Mitochondria are tiny energy producers in every cell. One of many tiny structures floating in the cell’s cytoplasm (fluid) that are collectively called organelles, mitochondria are considered the most important of all cell parts, besides the nucleus.
Amazingly, mitochondria have their own separate DNA. You depend on them. They depend on you. And yet they are separate living organisms that have proved invaluable in tracking human history and evolution as well as for understanding cell operation. Their discovery in 1898 marked a great turning point for microbiology.
Englishman Robert Hooke discovered cells in 1665 when he turned his microscope onto a thin sliver of cork. As microscopes improved and grew in magnification power, scientists struggled to identify cells in other plant and animal tissue.
However, technical problems slowed their progress. More powerful microscopes were increasingly hard to focus and provided sharp focus on smaller and smaller areas. This was called “chromatic aberration.” In 1841 the achromatic microscope was invented and eased this problem.
Tissue samples had to be dye-stained so that individual cells (and parts of cells) would show up under the microscope. However, staining often damaged cells and masked the very cell parts it was intended to reveal. In 1871 Camino Gogli developed a staining process he called “black reaction.” This process finally offered scientists a chance to see the cell interior that lay beyond cell walls.
In 1781 abbot Felice Fontant glimpsed the nucleus of a skin cell.
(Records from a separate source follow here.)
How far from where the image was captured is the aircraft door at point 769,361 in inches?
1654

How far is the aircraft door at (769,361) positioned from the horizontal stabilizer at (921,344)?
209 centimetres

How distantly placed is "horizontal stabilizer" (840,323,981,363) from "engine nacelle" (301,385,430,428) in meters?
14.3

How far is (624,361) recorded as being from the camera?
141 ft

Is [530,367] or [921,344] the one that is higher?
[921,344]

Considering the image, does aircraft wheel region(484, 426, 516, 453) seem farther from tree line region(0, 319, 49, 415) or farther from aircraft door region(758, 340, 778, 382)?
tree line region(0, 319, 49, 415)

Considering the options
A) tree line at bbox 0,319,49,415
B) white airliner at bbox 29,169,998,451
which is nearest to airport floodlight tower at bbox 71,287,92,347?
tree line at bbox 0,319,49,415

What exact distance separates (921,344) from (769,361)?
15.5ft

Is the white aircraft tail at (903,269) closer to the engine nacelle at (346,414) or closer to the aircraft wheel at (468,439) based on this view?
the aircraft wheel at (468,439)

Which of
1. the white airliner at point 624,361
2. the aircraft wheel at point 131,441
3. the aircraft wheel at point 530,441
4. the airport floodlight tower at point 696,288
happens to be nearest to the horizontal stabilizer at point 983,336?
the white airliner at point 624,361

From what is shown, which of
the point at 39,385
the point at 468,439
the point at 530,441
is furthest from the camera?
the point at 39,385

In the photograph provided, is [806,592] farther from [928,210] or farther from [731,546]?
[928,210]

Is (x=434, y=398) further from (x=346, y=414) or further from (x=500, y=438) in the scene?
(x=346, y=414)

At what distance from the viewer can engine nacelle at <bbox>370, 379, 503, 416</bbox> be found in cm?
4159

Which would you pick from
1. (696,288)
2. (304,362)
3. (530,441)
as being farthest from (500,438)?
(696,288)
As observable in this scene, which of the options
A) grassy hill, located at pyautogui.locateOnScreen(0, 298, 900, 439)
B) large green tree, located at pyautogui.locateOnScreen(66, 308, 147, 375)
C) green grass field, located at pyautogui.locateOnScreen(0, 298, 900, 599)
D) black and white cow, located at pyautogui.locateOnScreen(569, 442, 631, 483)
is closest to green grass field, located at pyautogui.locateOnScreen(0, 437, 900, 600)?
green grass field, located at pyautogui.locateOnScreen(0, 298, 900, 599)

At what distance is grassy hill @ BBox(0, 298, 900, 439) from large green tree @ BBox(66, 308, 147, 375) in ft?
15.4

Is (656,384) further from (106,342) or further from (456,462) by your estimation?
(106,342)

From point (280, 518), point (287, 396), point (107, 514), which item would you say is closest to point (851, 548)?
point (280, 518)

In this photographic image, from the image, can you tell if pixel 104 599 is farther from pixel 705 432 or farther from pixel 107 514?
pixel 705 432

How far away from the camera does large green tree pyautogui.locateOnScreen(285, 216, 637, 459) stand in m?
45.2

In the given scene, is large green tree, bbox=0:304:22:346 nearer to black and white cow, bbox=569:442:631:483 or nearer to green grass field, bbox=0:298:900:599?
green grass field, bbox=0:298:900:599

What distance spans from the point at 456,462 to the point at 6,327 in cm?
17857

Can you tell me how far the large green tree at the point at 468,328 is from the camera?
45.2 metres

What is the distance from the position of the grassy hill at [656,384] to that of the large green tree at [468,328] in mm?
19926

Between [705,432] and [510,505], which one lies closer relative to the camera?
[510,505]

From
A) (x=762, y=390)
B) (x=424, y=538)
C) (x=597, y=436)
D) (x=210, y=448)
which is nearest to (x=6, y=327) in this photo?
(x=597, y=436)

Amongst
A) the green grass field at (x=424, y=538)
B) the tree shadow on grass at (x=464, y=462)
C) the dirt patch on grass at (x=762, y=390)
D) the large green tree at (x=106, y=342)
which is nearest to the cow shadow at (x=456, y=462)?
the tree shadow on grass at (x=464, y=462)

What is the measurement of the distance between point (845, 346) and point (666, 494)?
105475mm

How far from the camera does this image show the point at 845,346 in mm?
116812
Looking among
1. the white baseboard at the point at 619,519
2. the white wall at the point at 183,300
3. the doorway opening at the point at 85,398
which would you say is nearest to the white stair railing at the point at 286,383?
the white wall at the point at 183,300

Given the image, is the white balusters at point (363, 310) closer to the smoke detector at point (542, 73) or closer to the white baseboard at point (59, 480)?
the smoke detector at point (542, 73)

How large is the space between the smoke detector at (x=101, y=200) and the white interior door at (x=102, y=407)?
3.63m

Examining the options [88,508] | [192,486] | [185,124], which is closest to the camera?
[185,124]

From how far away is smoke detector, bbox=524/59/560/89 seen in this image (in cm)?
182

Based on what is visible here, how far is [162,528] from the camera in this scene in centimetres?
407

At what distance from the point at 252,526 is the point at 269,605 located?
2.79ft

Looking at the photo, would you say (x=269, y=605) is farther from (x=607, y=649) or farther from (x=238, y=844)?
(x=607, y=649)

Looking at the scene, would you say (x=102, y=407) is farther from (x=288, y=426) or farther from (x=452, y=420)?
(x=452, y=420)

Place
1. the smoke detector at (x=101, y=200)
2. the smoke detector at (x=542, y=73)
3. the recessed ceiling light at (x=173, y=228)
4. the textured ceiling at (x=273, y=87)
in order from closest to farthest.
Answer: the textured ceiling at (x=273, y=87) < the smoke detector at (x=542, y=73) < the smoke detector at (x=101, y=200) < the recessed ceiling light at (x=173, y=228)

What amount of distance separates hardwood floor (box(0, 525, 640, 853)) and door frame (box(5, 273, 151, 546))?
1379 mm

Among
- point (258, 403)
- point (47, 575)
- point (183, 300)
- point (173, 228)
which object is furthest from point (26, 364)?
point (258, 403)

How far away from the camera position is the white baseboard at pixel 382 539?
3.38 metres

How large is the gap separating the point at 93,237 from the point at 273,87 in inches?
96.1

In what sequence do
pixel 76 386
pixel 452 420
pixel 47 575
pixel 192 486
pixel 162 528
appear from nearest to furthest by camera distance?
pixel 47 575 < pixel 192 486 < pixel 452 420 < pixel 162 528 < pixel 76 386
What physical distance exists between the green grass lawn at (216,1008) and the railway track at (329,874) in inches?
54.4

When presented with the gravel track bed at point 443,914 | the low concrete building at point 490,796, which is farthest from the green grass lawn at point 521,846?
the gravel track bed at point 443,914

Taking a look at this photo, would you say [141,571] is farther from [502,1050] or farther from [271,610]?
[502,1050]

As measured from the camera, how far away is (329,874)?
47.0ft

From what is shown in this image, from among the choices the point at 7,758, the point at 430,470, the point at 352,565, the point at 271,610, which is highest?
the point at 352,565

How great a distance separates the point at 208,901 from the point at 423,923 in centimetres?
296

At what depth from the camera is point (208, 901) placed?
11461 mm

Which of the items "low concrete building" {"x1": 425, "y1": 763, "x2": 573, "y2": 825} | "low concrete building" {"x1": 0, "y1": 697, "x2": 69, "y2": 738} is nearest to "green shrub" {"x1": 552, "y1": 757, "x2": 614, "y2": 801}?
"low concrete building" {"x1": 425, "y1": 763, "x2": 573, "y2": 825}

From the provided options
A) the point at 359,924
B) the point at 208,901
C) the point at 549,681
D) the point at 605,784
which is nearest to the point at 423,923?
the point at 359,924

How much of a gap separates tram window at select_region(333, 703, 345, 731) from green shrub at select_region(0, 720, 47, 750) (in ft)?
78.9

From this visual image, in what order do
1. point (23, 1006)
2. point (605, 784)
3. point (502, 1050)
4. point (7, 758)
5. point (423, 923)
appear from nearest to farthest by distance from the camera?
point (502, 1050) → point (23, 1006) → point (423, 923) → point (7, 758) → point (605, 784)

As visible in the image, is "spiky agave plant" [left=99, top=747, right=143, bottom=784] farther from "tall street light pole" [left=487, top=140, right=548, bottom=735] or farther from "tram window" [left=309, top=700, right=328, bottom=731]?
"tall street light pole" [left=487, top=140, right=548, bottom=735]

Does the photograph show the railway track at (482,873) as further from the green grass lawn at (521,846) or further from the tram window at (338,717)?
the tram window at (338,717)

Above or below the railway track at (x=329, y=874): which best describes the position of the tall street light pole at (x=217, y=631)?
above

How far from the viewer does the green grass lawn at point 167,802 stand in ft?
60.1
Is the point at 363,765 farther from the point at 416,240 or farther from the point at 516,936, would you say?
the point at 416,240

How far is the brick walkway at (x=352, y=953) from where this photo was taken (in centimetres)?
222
Scotsman Robert Brown named it the “nucleus” and, while studying orchids, was the one who discovered that the nucleus was an essential part of living cells. In 1891 Wilhelm Waldeyer discovered nerve cells.
By 1895 several researchers had actually watched cells divide through their microscopes and saw that a number of tiny structures (which they called organelles) existed inside each cell.
One of these researchers was Carl Benda, born in 1857 in southern Germany. Even as a youth, Benda had been fascinated by the microscopic world and was one of the first to call himself a microbiologist and to make a career out of studying the microscopic world. Benda had been swept up in the excitement of the effort to peer inside a living cell.
By 1898 it was clear that the cell cytoplasm (the internal fluid part of a cell) was not a simple, homogeneous fluid. Tiny structures floated in there doing no-one-knew-what.
During an experiment in 1898, Benda was able to make out hundreds of tiny bodies in the cytoplasm through the membrane of a cell. Benda thought they must be tiny pillars that helped hold the shape of the cell. So he named them mitochondria, from the Greek words meaning “threads of cartilage.” Neither he nor other scientists at the time gave mitochondria any significance other than that they existed and were part of the internal structure of a cell.
By 1910 scientists were better able to glimpse through cell walls and watch living cells function. Many scientists suspected that mitochondria provided energy to the cell. By 1920, scientists had determined that mitochondria were the power plants that supplied over 90 percent of all cell energy needs.
In 1963 it was discovered that mitochondria had their own DNA (called mDNA). This was a shattering discovery and made mitochondria one of the most important parts of a living cell. It meant that we are really cooperating colonies of microscopic bugs. In some far-distant past, tiny mitochondria organisms made a deal with bigger cells. They traded energy for protection. The mitochondria moved inside, but kept their separate DNA. That made these tiny substructures unique among all elements of a living body and an important subject for ongoing research.
But it all started with Benda’s discovery, even though he had no idea of the ultimate importance of what he discovered.
Mitochondria are called the “powerhouse of the cells,” where all cell energy is produced. That includes the energy for you to blink your eyes, for your heart to beat, or for you to perform amazing tasks like completing the annual race up the 1,576 steps of the Empire State Building. The current record holder is Belinda Soszyn (Australia) in 1996, with a time of 12 minutes, 19 seconds.
Imagine how much energy her mitochondria had to produce.